Yamaguchi et al. "Spin-induced anomalous magnetoresistance at the (100) surface of hydrogen-terminated diamond"
Physical Review B 94, 161301(R) (2016); arXiv:1605.05035

ダイヤモンドの量子振動(シュブニコフ・ドハース振動)の初めての観測

純粋なダイヤモンドは絶縁体ですが、ボロンを高密度にドープすると金属化します。しかし、シリコンやゲルマニウムを金属化する場合に比べて2~3桁も高密度のボロンをドープする必要があります。そのためキャリアの散乱が著しく、移動度の極めて低い金属状態しか得られません。

このため、ドープされたシリコンやゲルマニウムでは1960年代に量子振動が報告されていましたが、ダイヤモンドでは報告例がありませんでした。 (量子振動とは、低温で磁化、比熱、電気抵抗などが磁場の関数として振動する現象です。高移動度の金属で見られます。)

私たちはイオン液体を使った電界効果によって、原子レベルで平坦なダイヤモンド水素終端表面に金属状態を形成し、ダイヤモンドの量子振動を初めて観測することに成功しました。

振動の解析からキャリアの有効質量や散乱時間を求めることができました。また、磁場の方向を変えて測定することで、キャリアが2次元的なフェルミ面を持つことを明らかにしました。

この実験結果は電界効果によって高移動度の金属状態が形成されたことを示し、ダイヤモンドの量子伝導現象研究の可能性を拓くものです。

Quantum oscillations (Shubnikov-de Haas oscillations) in diamond

Yamaguchi et al. "Quantum oscillations of the two-dimensional hole gas at atomically flat diamond surfaces"
Physical Review B 89, 235304 (2014)

電界効果によるダイヤモンドの絶縁体・金属転移

ボロンなどの不純物ドープではなく、電界効果によってダイヤモンドに キャリアを導入し、高温超伝導の発現を目指す研究を進めています。

ダイヤモンドの水素終端表面に、微細加工技術によって電界効果トランジスタを作製しました。特に電界効果トランジスタのゲート絶縁体をイオン液体で置き換えることによって、低電圧で高密度のキャリア蓄積を行うことができました。

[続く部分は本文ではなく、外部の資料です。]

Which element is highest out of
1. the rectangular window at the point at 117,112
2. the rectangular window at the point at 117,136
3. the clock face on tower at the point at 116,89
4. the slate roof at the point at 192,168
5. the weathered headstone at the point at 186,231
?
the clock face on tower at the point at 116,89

下図は、このようなトランジスタの異なるゲート電圧における抵抗の温度依存性を示しています。ゲート電圧が0 Vのときは、温度を下げるとともに抵抗が増大しています。これは絶縁体(半導体)の特徴です。

負のゲート電圧をかけていくと、正孔がダイヤモンド表面に蓄積し抵抗が減少します。-1.6 Vのゲート電圧をかけた場合には、温度を下げてもほとんど抵抗が変化していません。これはダイヤモンドが金属化したことを意味します。

私たちはこのような電界効果によるダイヤモンドの絶縁体・金属転移の観測にはじめて成功しました。

Electric field-induced insulator-metal transition of diamond

Yamaguchi et al. "Low-Temperature Transport Properties of Holes Introduced by Ionic Liquid Gating in Hydrogen-Terminated Diamond Surfaces"
Journal of the Physical Society of Japan 82, 074718 (2013)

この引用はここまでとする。